**Bagian Latihan:**
• a. Salin tanpa perubahan sepotong teks bacaan tentang Teater Angin. Mulailah pada kata-kata yang memuat "Khusus buat Dudung, tenang" dan berhentilah setelah "Wahyu? 😉 Thanks.".
• b. Teruskan teks bacaan tentang Teater Angin mulai setelah kalimat terakhir yang ditampilkan.

**Teks Bacaan:**
********

Khusus buat Dudung, tenang kawan. Pertanyaan “apa sih arti lebih kreatif menurut Anda” sebaiknya tidak ditujukan kepada anak Angin, tetapi kepada Wahyu saja. Setahu saya, Wahyu itu tidak mewakili anak-anak Angin. Bukan begitu Wahyu? 😉 Thanks.
Buat Dudung,
Lebih kreatif artinya imajinasinya lebih kaya, teknik berkeseniannya lebih matang, pemahamannya akan filosofi dan nilai-nilai seni –dan kebudayaan dalam arti lebih luas– lebih dalam…
Semua kualitas itu membuat sebuah komunitas kesenian lebih kreatif…
Setahu saya Teater Angin lebih kreatif dibanding Teater Tiga. Ini mungkin didorong oleh iklim kebebasan yang lebih terjaga di SMA 1 Denpasar. Tapi tentu saja ini pendapat subjektif saya.
buat wira, oh iya,,. maaf sebelumnya. saya ralat saja biar anda senang. pertanyaannya saya tujukan untuk saudara wahyu yang terhormat. piiisss 🙂
buat saudara wahyu yang terhormat, saudara sudah merasa imajinasinya lebih kaya, teknik berkeseniannya lebih matang, pemahamannya akan filosofi dan nilai-nilai seni –dan kebudayaan dalam arti lebih luas– lebih dalam yaa????
wahh,, hebat sekali,,. saya jadi ingin belajar lebih dari anda.
ohya soal pendapat subjektif anda… tidak salah memang. tapi penyampaiannya ga usah gamblang githuu napeee??????????????????????????????
SOMBONG!
Hihi… semakin panasss… perlu kipas angin nih… 😉 Tapi saya berharap, semoga panasnya hanya terasa di dunia maya saja, sedangkan di dunia nyata kita tetap berjabat tangan.
Btw, Dudung, saya sempet senyum-senyum baca kalimat Dudung yang ini, “Saya ralat saja biar Anda senang…” 🙂 Tanpa Dudung bilang begitu pun, sebenernya saya sudah seneng banget, mendapati kenyataan bahwa Benny, Dudung, bahkan mungkin kawan-kawan TTT yang lain sudah bersedia mampir ke sini, memberikan comment, meramaikan. Semoga tali silaturahmi ini tetap terjaga dengan baik. Thanks alot ya, jangan pernah kapok-kapok berkunjung ke sini lagi.
Mengenai diskusi Dudung dengan Wahyu Dhyatmika, silahkan dilanjutkan berdua. Saya cukup mengikuti saja. Monggo Wahyu, dipersilahkeun menanggapi pernyataan Dudung. Tapi sebelumnya, ijinkan saya memperkenalkan Wahyu kepada Dudung lebih jauh, Dudung bisa melihat-lihat arsip tulisan tentang Wahyu berikut ini: Sorga Neraka 1, Sorga Neraka 2, RSU 1, RSU 2. Jika memang Dudung berniat untuk belajar lebih kepada Wahyu, saya yakin Wahyu bukanlah orang yang sombong. Dia sangat rendah hati, baik, dan juga rajin menabung. 😀
Salam kreatif!

********

**Isi Dataset:**
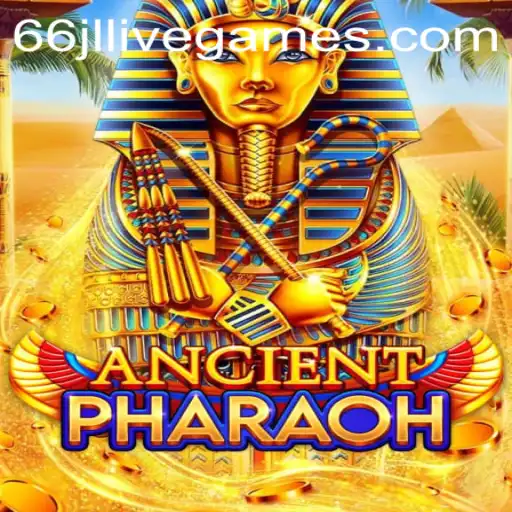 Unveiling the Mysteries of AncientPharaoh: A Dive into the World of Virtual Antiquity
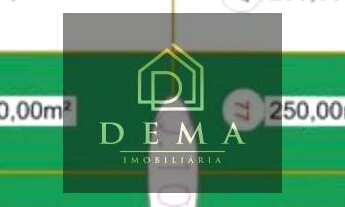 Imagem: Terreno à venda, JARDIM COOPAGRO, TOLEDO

********

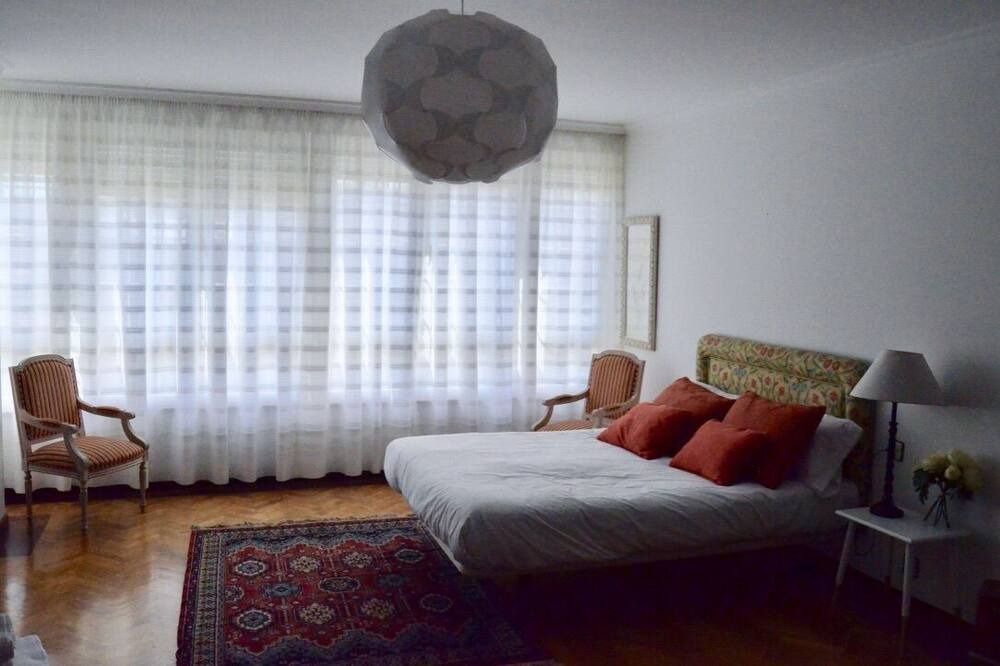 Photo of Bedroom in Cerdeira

********

**Daftar Jawaban:**
• a.
Khusus buat Dudung, tenang kawan. Pertanyaan “apa sih arti lebih kreatif menurut Anda” sebaiknya tidak ditujukan kepada anak Angin, tetapi kepada Wahyu saja. Setahu saya, Wahyu itu tidak mewakili anak-anak Angin. Bukan begitu Wahyu? 😉 Thanks.

• b.
buat Dudung, saya memang sengaja sombong…. Supaya Teater Tiga lebih kreatif…hihihihi…..
Yaaa,tinggal di buktikan saja di atas panggung sp yang lebih kreatif,…yg terpenting dengan persaingan yg jujur,n sportif…tdk spt hal2 yg biasaNya di lakukan oleh pesaing…
kt lbih suka persaingan jujur dan sportif,.toh wkt klian pentas kt g mgkn gnggu klian demi klancaran pmentasan klian,…
stlah di atas pnggung atw slsai pmentasan,kt berjabat tngan,..n menghilangkan rasa bersaing yg berlebihan itu,…
lebih kt saling mendukung,drpd sling bermusuhan smp turun temurun,…
iss…..
maaf ya sebelumnya….!
yang gak ngelaku`in persaingan yang sportif dan jujur tu siapa cobak !!
ngaca dulu dong bung, baru angkat bicara…!!
Nah, lho! Rara ini sedang mengomentari Crew ya? Kalau begitu, silahkan Crew untuk menanggapi. Saya cukup jadi moderator saja. Btw, ada baiknya Rara dan Crew memperkenalkan diri dulu, supaya jelas siapa dan dari mana. Salam hangat, dan thanks buat Rara atas kunjungan dan komentarnya. 😉
Sebelumnya sya mnta maaf,.dan perkenalkan saya dari SMAN3 Dps,tp bukan anak TT…postingan sya yang di atas tidak ada menyangkut anda,atw menuduh persaingan anda yang memakai cara kotor dan segalanya,…saya percaya semua SMA bersaing secara bersih dan sportif,…tp di balik itu semua tidak ada yang tahu bagaimana proses yang sebenarnya,… saya cuman memberikan semangat dan nasehat saja kepada semua yang bersaing harus secara sportif dan jujur,…saya benar-benar tidak ada maksud tertentu untuk mengucapkan itu semua,… memang itu pernyataan untuk semua orang,dan patut dilaksanakan dan diterapkan,….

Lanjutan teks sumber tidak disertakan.